The commission will consolidate data on director candidates and report effective resources and approaches for building diverse boards and candidate slates.

Initially, it will:
•    Collect and report business cases of effective approaches to building global, diverse boards
•    Develop matrices of skill sets needed for boards in 2012 and beyond, to be shared with corporate nominating and governance committees worldwide
•    Encourage search firms to assure every director slate includes women and other diverse candidates from around the world
•    Call for nominating committees to develop and release their boards' approach to diversity in the candidate selection process
•    Provide insight on how nominating committees can make best use of annual board evaluations
•    Aggregate and release specific methods for nominating committees to access world-class diverse talent by listing participating search firms and how best to work with them.
•    Share information on board training programmes and effective 'onboarding' resources, where users can rate, review and comment on the resources, and how best to use them
•    Continue to develop new methods for advocating and encouraging global board diversity to "make a difference around the board table, in the world and for the world".
 
In Germany, support for sustainable investments has faded, according to a new study.

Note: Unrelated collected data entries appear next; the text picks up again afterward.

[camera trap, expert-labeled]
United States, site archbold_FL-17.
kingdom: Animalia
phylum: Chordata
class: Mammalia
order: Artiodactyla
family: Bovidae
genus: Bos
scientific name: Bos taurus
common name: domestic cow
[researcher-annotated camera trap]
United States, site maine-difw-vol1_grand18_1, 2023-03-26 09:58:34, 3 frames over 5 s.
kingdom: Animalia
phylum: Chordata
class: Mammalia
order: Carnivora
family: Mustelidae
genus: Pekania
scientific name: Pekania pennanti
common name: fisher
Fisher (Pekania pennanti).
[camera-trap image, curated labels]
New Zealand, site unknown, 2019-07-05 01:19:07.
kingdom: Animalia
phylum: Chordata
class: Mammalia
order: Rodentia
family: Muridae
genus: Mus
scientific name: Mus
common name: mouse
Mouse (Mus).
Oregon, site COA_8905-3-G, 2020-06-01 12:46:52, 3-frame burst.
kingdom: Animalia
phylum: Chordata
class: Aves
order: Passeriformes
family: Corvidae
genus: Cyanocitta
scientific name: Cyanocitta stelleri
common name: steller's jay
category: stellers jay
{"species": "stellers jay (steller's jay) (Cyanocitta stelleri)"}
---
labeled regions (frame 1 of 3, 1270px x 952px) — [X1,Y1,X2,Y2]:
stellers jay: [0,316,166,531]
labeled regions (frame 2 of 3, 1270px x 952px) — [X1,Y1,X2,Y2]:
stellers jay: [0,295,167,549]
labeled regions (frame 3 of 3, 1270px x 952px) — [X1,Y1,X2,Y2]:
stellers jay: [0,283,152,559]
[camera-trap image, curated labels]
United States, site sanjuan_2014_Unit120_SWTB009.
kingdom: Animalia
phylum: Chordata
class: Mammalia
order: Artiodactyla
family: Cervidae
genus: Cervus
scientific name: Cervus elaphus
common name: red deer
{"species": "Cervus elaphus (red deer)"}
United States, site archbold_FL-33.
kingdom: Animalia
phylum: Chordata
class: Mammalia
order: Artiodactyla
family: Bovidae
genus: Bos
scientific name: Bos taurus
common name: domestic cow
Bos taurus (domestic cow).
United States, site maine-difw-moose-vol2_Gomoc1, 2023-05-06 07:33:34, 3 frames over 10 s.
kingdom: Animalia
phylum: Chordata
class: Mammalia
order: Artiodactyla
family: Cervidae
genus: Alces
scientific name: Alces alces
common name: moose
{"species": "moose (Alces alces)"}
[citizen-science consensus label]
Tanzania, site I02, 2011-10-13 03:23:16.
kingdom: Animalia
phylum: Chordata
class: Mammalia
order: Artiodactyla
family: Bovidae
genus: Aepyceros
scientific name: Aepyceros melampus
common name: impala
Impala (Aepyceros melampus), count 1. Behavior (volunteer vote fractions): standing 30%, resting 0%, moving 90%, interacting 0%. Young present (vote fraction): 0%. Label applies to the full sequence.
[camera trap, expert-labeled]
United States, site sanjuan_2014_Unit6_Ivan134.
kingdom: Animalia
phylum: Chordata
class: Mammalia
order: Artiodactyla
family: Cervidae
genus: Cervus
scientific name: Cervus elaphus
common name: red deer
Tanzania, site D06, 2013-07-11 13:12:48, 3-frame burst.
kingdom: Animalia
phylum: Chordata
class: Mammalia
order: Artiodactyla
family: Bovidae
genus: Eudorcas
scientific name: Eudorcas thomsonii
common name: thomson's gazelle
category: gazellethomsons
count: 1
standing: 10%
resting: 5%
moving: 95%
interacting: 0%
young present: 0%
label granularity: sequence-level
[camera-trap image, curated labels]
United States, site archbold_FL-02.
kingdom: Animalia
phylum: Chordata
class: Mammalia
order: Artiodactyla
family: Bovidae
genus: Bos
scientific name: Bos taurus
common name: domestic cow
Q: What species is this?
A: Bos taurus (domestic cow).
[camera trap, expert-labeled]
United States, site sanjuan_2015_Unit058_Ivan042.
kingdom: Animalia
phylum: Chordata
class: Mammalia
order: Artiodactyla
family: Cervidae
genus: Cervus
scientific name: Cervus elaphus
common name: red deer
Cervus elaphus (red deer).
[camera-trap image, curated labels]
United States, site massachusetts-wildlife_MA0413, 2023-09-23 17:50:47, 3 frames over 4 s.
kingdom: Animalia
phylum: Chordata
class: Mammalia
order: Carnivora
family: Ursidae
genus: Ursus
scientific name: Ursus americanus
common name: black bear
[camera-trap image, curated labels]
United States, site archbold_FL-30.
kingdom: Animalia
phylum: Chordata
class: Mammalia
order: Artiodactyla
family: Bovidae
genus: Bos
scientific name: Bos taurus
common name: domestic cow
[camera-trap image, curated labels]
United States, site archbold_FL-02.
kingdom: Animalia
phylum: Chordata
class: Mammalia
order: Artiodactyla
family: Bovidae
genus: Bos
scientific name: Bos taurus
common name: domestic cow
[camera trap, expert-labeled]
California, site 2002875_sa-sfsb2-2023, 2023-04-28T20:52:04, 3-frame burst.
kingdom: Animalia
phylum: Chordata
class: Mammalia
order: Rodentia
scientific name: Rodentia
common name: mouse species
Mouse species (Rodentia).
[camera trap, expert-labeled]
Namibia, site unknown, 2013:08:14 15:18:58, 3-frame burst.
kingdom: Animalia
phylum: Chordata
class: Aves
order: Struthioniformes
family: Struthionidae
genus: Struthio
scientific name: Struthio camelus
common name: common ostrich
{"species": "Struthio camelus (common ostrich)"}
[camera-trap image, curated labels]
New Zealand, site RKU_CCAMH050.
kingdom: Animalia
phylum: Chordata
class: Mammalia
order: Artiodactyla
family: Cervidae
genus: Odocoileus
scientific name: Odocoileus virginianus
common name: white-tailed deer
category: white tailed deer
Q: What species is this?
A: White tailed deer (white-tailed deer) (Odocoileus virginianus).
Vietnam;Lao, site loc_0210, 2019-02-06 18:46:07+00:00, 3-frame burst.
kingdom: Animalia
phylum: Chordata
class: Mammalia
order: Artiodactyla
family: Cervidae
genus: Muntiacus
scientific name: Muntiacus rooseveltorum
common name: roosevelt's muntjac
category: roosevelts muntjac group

On a scale of -100 to +100, the sentiment index for sustainable investment compiled by Union Investment in cooperation with professor Henry Schäfer of Stuttgart University was down from plus 22 in 2011 to plus 4 in 2012.

Three main factors contributed to the fall in the index.

Fewer than half of investors said they took account of sustainability criteria when making investment decisions, compared with 64% last year, while the priority weighting given to sustainable strategies within the overall investment policy also fell from 59% last year to 42% this year.

A lack of information was the third factor, with only 40% of respondents stating that they felt well informed, or very well informed, about the issue of sustainability, down from 57% last year.

Alexander Schindler, a member of Union Investment's board of managing directors responsible for business with institutional clients, said: "The latest findings lead us to believe that a degree of uncertainty has crept into the evaluation of sustainable investment strategies.

"Added to which, many investors have apparently shifted their priorities in the wake of the European sovereign debt crisis because securing the minimum return they require probably takes precedence over everything else, given the tough market environment.

"Sustainable investments are not a fair-weather strategy, though. We must continue working on communicating the economic benefit of these approaches - particularly with regard to risk management."

Despite having fallen, the index indicates that the overall, underlying sentiment among investors is stable and positive.

Schäfer said: "Institutional investors who have been investing sustainably for some time are continuing to do so, but the market is slowing down.

"However, investors who have been reticent until now, such as company pension schemes, could become strong growth drivers and so provide an additional boost for sustainable investments."

In light of the current level of sentiment, Schäfer believes there is a particular need for solutions tailored to customer requirements.

"Sustainable investment strategies are very well established among German investors, but many institutional investors still seem unclear about which suit their individual needs and whether they can be implemented in their own investment process," he said.

This year, more than 200 institutional investors - such as insurance companies, pension funds, banks, corporations and foundations, with total assets under management of more than €2.4trn - took part in the study.